* [Verilen Metin]
____
Barış İçin Akademisyenler sabah Çağlayan Adliyesi önünde bir basın açıklaması yaptı. Bundan sonra içeride yargılamalara geçildi.
Bilgi Üniversitesi’nden Bülent Somay’ın 2018/131 esas sayılı dosyadaki yargılamasının ilk celsesi de bu sabah görüldü. Somay, araştırma görevlisi olarak Oslo’da bulunuyor, bu yüzden mahkemeye katılamadı ve istinabe (sanığın bulunduğu yerde dinlenmesi) talep edildi.
Dosyada ilk talep edilen şey derhal beraat. Bu karara bağlandıktan sonra istenen şey ise istinabe. Bundan sonra talep edilen ise İstanbul 13. Ağır Ceza Mahkemesi’nin 2017/102 esas sayılı dosyasıyla birleştirme.
(Röportaj) Barış isteyen akademisyenler: “Gelecek, gerçeği söyleyenlerin olacak”
____
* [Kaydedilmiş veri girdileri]
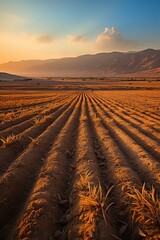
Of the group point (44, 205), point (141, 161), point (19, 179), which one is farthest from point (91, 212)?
point (141, 161)

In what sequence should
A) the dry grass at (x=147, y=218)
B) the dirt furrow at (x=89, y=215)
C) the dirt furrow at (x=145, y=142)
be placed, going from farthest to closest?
the dirt furrow at (x=145, y=142), the dirt furrow at (x=89, y=215), the dry grass at (x=147, y=218)

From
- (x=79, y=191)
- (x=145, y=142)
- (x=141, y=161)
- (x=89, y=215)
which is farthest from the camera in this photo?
(x=145, y=142)

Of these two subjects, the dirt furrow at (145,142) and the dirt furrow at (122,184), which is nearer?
the dirt furrow at (122,184)

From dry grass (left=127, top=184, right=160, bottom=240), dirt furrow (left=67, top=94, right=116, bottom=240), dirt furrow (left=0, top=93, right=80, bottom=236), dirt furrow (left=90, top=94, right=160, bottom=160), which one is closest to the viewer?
dry grass (left=127, top=184, right=160, bottom=240)

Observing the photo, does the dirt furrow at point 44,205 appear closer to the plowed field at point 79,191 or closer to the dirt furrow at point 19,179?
the plowed field at point 79,191

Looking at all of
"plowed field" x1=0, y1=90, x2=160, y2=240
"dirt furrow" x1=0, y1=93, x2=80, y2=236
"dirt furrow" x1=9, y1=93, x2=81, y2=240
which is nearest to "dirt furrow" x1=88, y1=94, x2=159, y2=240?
"plowed field" x1=0, y1=90, x2=160, y2=240

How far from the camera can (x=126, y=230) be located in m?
3.38

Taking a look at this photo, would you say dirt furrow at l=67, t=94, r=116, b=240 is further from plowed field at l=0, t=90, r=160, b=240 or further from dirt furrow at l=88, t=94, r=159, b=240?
dirt furrow at l=88, t=94, r=159, b=240

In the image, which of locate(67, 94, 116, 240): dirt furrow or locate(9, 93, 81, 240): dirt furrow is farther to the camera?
locate(9, 93, 81, 240): dirt furrow

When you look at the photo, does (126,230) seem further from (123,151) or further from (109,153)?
(123,151)

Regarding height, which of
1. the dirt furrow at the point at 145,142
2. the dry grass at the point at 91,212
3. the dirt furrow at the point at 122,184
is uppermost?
the dry grass at the point at 91,212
____
* [Görevleriniz]
1) Yargılama haberinde "Bilgi Üniversitesi’nden Bülent" sözlerinden "dinlenmesi) talep edildi." sözlerine kadar uzanan bölümün tamamını hiçbir değişiklik yapmadan aynen yineleyin.
2) Yargılama haberine göre aşağıdaki soruları cevaplayın.
(a) Barış İçin Akademisyenler basın açıklamasını nerede yaptı?
(b) Bülent Somay hangi nedenle mahkemeye katılamadı?
(c) Dosyanın hangi mahkemenin hangi dosyasıyla birleştirilmesi talep edildi?
3) Yargılama haberini kaldığı yerden alıp sürdürün.
Girdiler, yargılama haberinden başka bir kaynaktan alınmıştır.

* [Alıştırma Cevapları]
1)
Bilgi Üniversitesi’nden Bülent Somay’ın 2018/131 esas sayılı dosyadaki yargılamasının ilk celsesi de bu sabah görüldü. Somay, araştırma görevlisi olarak Oslo’da bulunuyor, bu yüzden mahkemeye katılamadı ve istinabe (sanığın bulunduğu yerde dinlenmesi) talep edildi.

2)
(a) Çağlayan Adliyesi önünde.
(b) Araştırma görevlisi olarak Oslo'da bulunduğu için.
(c) İstanbul 13. Ağır Ceza Mahkemesi'nin 2017/102 esas sayılı dosyasıyla.

3)
Bülent Somay davasıyla ilgili tüm talepler şöyleydi:
– Derhal beraat
– İstinabe
– İstanbul 13. Ağır Ceza Mahkamesi’nin 2016/65 esas sayılı dosyasında yargılananların filleri arasında CMUK’un 8/1 maddesi uyarınca objektif bağlantı bulunduğundan birleştirme talebi
– Diğer akademisyen dosyalarıyla birleştirme talebi
– Suç isnadının değişmesi ve 301. maddeden yargılama ihtimalinin varlığı nedeniyle durma talebi
– Bütün bunlar değerlendirildikten sonra mahkûmiyet verilecek ise hükmün açıklanmasının ertelenmesi talep edilecek.
37. Ağır Ceza Mahkemesi daha öncedeki bazı akademisyen dosyalarında istinabe talebini reddedip yakalama kararı çıkarmıştı. Bu sefer ise böyle bir karar verilmedi, istinabe talebi kabul edildi. Diğer taleplerin tümü reddedildi.
Bir sonraki duruşma 11 Nisan 2019’da görülecek.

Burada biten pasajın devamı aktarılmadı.